--- Selected passage ---
James 1: 16 Do not err, my beloved brethren. 17 Every good gift and every perfect gift is from above, and cometh down from the Father of lights, with whom is no variableness, neither shadow of turning.

Thomas Watson was an English Puritan, preacher, and author; who, brings great clarification to this doctrine of repentance. He pastured a church for 16 years. Afterwards he continued to preach for several years until his health became weak. Thomas Watson wrote a great amount of books until his death on the 28th of July 1686. It is said that Thomas Watson died while he was praying in secret.

In chapter three of Thomas Watson’s, “The Doctrine of Repentance,” he titles it; “the nature of true repentance,” which he also attributes it as gospel repentance. Watson amplifies the nature of repentance with six systematic prerequisite categories; these are:

  1. Sight of Sin
  2. Acts 26: 18 To open their eyes, and to turn them from darkness to light, and from the power of Satan unto God, that they may receive forgiveness of sins, and inheritance among them which are sanctified by faith that is in me.
  • “A man must first consider and recognize what sin is, and know the plague of his heart, before he can be duly humbled for it,” (Watson).
  1. Sorrow of Sin
  2. Psalms 38: 17 For I am ready to halt, and my sorrow is continually before me. 18 For I will declare mine iniquity; I will be sorry for my sin.
  • “Ambrose calls sorrow, “the embittering of the soul,” The Hebrew word “to be sorrowful; “signifies, “to have the soul, as it were crucified. This must be so in true repentance,” (Watson).
  1. Confession of Sin
  2. Nehemiah 9:2 And the seed of Israel separated themselves from all strangers, and stood and confessed their sins, and the iniquities of their fathers.
  • “Sorrow is such vehement passion that it must vent. It vents itself at the eyes by weeping, and at the tongue by confession,” (Watson).
  1. Shame for Sin
  2. Ezra 9: 6 And said, O my God, I am ashamed and blush to lift up my face to thee, my God: for our iniquities are increased over our head, and our trespass is grown up unto the heavens.
  • “Blushing is the color of virtue. When the heart has been made black with sin, grace makes the face red with blushing,” (Watson).
  1. Hatred for Sin
  2. Ezekiel 36: 31 Then shall ye remember your own evil ways, and your doings that were not good, and shall lothe yourselves in your own sight for your iniquities and for your abominations.
  • A true penitent is a sin-loather (hater). If a man loathes what makes him sick to his stomach, then he will much more loathe what makes his conscience sick. It is more to loathe sin that to leave it,” (Watson).
--- Stored data ---
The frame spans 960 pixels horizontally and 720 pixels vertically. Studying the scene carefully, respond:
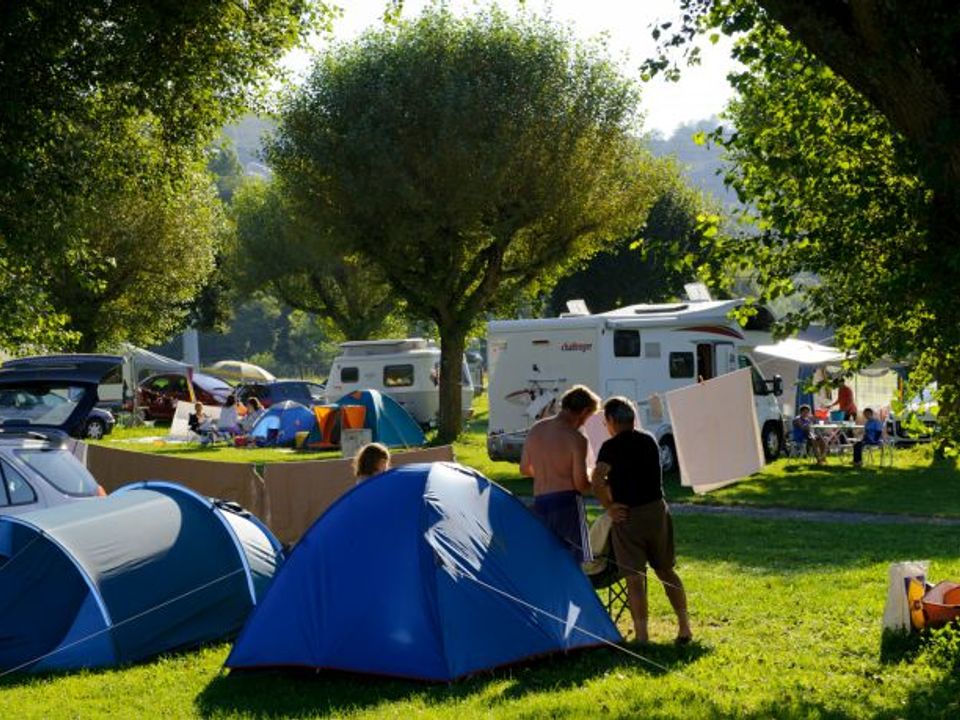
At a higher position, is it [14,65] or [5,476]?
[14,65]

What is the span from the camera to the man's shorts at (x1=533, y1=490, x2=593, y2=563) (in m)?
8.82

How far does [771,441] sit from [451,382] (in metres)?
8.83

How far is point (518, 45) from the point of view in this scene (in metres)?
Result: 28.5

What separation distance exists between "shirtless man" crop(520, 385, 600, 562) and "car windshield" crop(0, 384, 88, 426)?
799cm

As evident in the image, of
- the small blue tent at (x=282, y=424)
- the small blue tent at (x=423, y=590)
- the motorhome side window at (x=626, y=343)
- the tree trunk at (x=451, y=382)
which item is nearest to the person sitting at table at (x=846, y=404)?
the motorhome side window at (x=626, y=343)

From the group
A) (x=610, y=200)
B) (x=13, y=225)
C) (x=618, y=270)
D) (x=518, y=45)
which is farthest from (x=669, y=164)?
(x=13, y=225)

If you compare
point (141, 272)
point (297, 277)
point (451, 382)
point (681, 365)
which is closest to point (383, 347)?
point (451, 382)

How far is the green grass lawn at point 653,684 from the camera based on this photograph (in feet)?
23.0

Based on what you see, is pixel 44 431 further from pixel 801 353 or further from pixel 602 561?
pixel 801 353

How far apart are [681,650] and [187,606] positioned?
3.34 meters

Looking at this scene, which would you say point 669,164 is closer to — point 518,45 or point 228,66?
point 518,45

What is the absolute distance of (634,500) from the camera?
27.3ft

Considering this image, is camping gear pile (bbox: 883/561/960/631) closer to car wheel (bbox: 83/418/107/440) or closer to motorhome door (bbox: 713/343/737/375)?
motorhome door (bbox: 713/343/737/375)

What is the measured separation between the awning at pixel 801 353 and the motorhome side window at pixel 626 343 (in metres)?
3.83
---
--- Stored data ---
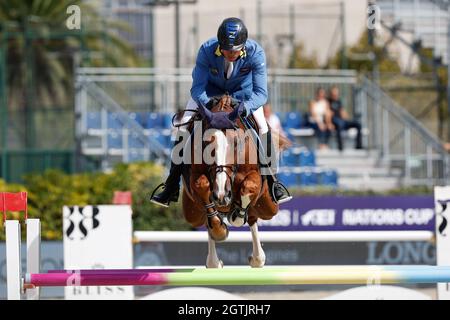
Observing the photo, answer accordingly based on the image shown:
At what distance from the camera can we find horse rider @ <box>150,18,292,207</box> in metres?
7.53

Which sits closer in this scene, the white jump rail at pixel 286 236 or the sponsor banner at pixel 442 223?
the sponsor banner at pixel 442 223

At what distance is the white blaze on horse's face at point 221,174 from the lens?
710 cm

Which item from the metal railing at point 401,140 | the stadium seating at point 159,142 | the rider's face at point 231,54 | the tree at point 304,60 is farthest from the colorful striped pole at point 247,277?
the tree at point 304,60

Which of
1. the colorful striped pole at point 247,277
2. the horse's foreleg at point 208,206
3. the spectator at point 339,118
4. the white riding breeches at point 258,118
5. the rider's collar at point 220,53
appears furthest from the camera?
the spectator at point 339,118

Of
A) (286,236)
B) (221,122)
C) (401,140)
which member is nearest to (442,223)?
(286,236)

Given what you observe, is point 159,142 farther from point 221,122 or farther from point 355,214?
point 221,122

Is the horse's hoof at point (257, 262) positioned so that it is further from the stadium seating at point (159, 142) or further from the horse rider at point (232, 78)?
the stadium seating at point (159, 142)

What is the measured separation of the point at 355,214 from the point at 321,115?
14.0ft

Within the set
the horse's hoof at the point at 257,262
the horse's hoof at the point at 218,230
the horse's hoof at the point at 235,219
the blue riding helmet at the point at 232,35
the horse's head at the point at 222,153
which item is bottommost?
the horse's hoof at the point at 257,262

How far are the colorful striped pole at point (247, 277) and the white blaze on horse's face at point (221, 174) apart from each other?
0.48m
---
**Given request A:** Reproduce the portion of the passage on Thomas Watson's doctrine of repentance that begins at the words "1. Confession of" and ends after the words "unto the heavens.".
**Given request B:**
Answer these questions from the passage on Thomas Watson's doctrine of repentance:
(i) On what date did Thomas Watson die?
(ii) Which chapter of "The Doctrine of Repentance" does the passage discuss?
(iii) How many categories does Watson use to amplify the nature of repentance?

**Complete response A:**
1. Confession of Sin
  2. Nehemiah 9:2 And the seed of Israel separated themselves from all strangers, and stood and confessed their sins, and the iniquities of their fathers.
  • “Sorrow is such vehement passion that it must vent. It vents itself at the eyes by weeping, and at the tongue by confession,” (Watson).
  1. Shame for Sin
  2. Ezra 9: 6 And said, O my God, I am ashamed and blush to lift up my face to thee, my God: for our iniquities are increased over our head, and our trespass is grown up unto the heavens.

**Complete response B:**
(i) The 28th of July 1686.
(ii) Chapter three.
(iii) Six.